▶ _Work instructions_
A. Retype the passage of the Zika vaccine news release from "Credit: Photo provided" to "find a vaccine for the Zika virus.".
B. Summarize the Zika vaccine news release in two sentences.
C. Extend the Zika vaccine news release past its final sentence.

▶ _Source document_
News Release

On target: University of Oklahoma researchers aim for Zika vaccine

New NIH funding fuels hunt for Zika vaccine targets

Grant and Award Announcement

University of Oklahoma

Hunting for a Way to Halt Zika

image: With new funding from the NIH, William Hildebrand, Ph.D., and a team of researchers at the University of Oklahoma Health Sciences Center work toward development of a vaccine for the Zika Virus. view more 

Credit: Photo provided by: University Hospitals Authority & Trust

May 24, 2016 (Oklahoma City) - With the mosquito season virtually upon us, there is growing concern about the potential for the Zika virus to spread in the United States. In fact, many public health officials believe it is not a question of if but rather when an outbreak will occur here.

Now, a team of researchers at the University of Oklahoma Health Sciences Center has become an international player in the race to find a vaccine for the Zika virus.

William Hildebrand, Ph.D., professor of microbiology and immunology with the OU College of Medicine, and his team have unique experience that may prove valuable against Zika virus. It is their experience with another mosquito-borne illness, West Nile virus, that captured the notice of the National Institutes of Health. With new NIH funding, the OU team hopes to develop a vaccine to stop the Zika virus too.

"We successfully characterized West Nile virus, and we've successfully tested a vaccine for it," Hildebrand said. "West Nile virus is a fairly close relative to the Zika virus."

OU researchers hope the same technology they used against West Nile virus will prove equally effective against the Zika virus, which is currently spreading in 58 countries and territories according to the World Health Organization. The United States has seen several hundred cases involving people infected abroad, and the consensus among public health officials is that it's not a matter of if, but when, the first mosquito-to-human transmission of the Zika virus is documented in the United States.

▶ _Source material_
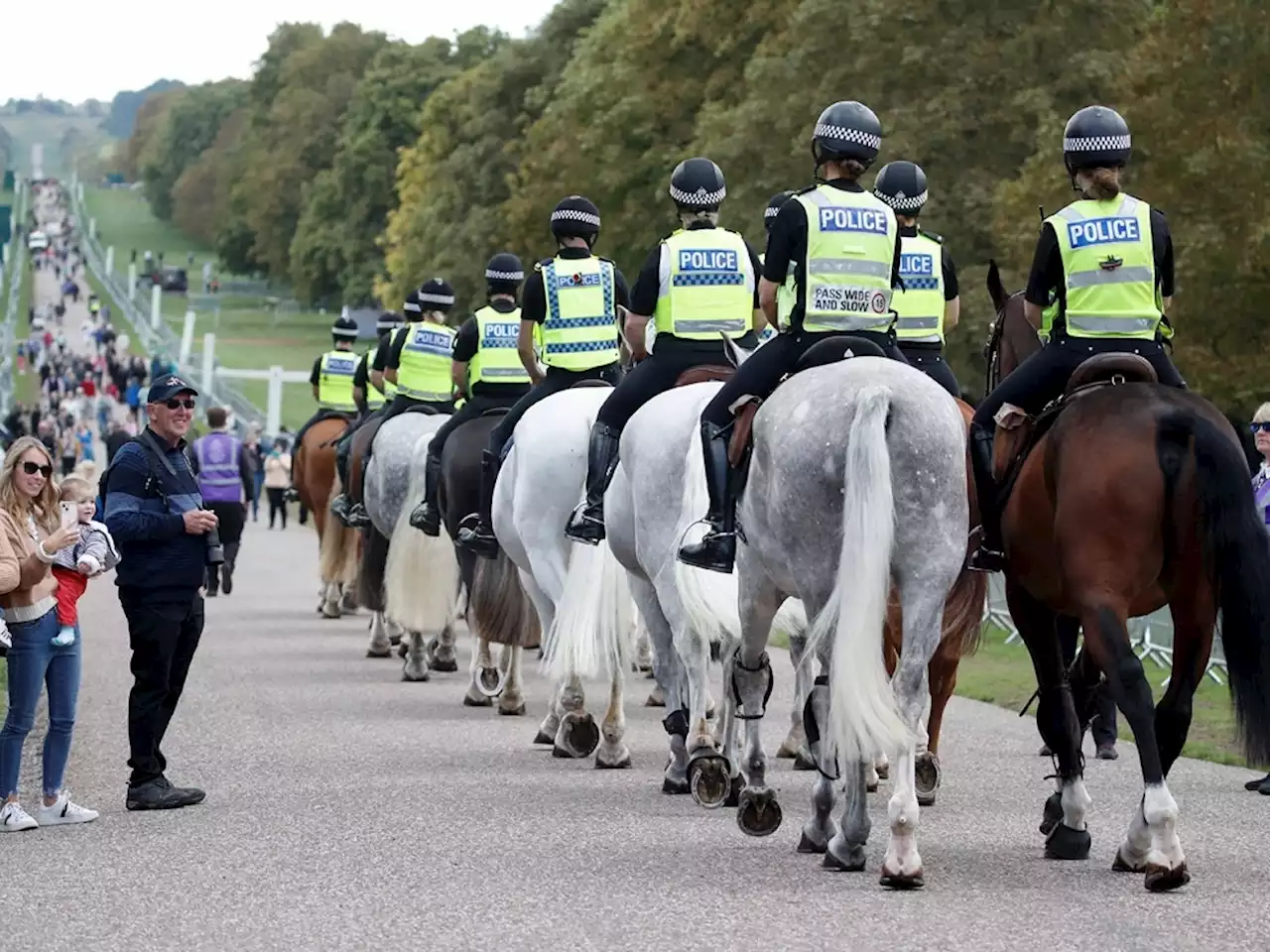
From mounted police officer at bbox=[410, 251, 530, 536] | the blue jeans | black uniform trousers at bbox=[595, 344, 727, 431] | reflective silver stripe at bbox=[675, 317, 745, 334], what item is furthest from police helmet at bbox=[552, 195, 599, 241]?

▶ _Results by task_
A.
Credit: Photo provided by: University Hospitals Authority & Trust

May 24, 2016 (Oklahoma City) - With the mosquito season virtually upon us, there is growing concern about the potential for the Zika virus to spread in the United States. In fact, many public health officials believe it is not a question of if but rather when an outbreak will occur here.

Now, a team of researchers at the University of Oklahoma Health Sciences Center has become an international player in the race to find a vaccine for the Zika virus.

B. With new funding from the National Institutes of Health, William Hildebrand and a team at the University of Oklahoma Health Sciences Center are working toward a vaccine for the Zika virus, building on their success in characterizing West Nile virus, a close relative, and testing a vaccine for it. According to the World Health Organization, Zika is spreading in 58 countries and territories, and public health officials expect that the first mosquito-to-human transmission in the United States is a matter of when, not if.

C.
"We have the mosquitos that transmit Zika virus in the United States, so it could certainly become a problem here. However the same mosquitos also transmit Dengue virus, which is closely related to Zika and is all over Brazil and Central America. Yet somehow, we don't have Dengue virus here," said Robert Welliver, M.D., an infectious disease specialist with OU Children's Physicians. "We have not had any Zika virus transmission confirmed inside the United States yet. It may happen. It may not. As the summer progresses, the CDC will be watching the situation very closely."

Cases of microcephaly and other fetal malformations potentially associated with Zika virus infection are of particular concern. One such case, linked to a stay in Brazil, was detected here in the United States.

As concern mounts about the growing Zika virus outbreak globally, OU researchers are hard at work in their laboratory to stop it. They begin by identifying parts of the Zika virus that are optimum targets for a vaccine. Around the globe, immune cells are being collected from people infected with Zika who have successfully resisted the virus.

"We'll find out how they did that. Which portions of the virus were key and how they're rejecting the virus," Hildebrand explained.

The goal is to use that information to develop a vaccine that will give very specific instructions to the human immune system so that it can seek out and destroy the virus without harming healthy tissues.

"The beauty of your immune system is that it has tremendous specificity," Hildebrand said. "It can specify, 'I'd like to eliminate x without touching y and z' -- any healthy parts of the body."

The Zika virus is primarily transmitted by a specific type of mosquito, the Aedes aegypti mosquito, which is present in about 30 states.

Thus far, there is no evidence that mosquitoes in the United States are infected with the Zika virus. Experts, though, say it's virtually inevitable that it will show up here. In fact, recent flooding in south Texas and other southern states has left behind an abundance of stagnant water, a perfect mosquito breeding ground.

Given the OU research team's past success with West Nile virus, they are confident they will be able to succeed against the Zika virus, too.

While there is nothing specific that any of us need do right now here in the United States to protect ourselves from the Zika virus, Welliver said keeping your yard free of standing water, which can serve as a breeding ground for mosquitoes, is always a good idea.

For those traveling to Rio de Janero for the Summer Olympics, the advice is a little different, though. For instance, WHO warns pregnant women not to travel to Rio or other areas with the Zika Virus and all travelers need to those areas should take precautions.

"The best defense, though not always practical, is to wear long sleeves and pants that are impregnated with anti-mosquito agents. Spray exposed skin with DEET. Keep rooms cool by running the air conditioner. And use condoms during sex, since there can be sexual transmission of the virus," Welliver said.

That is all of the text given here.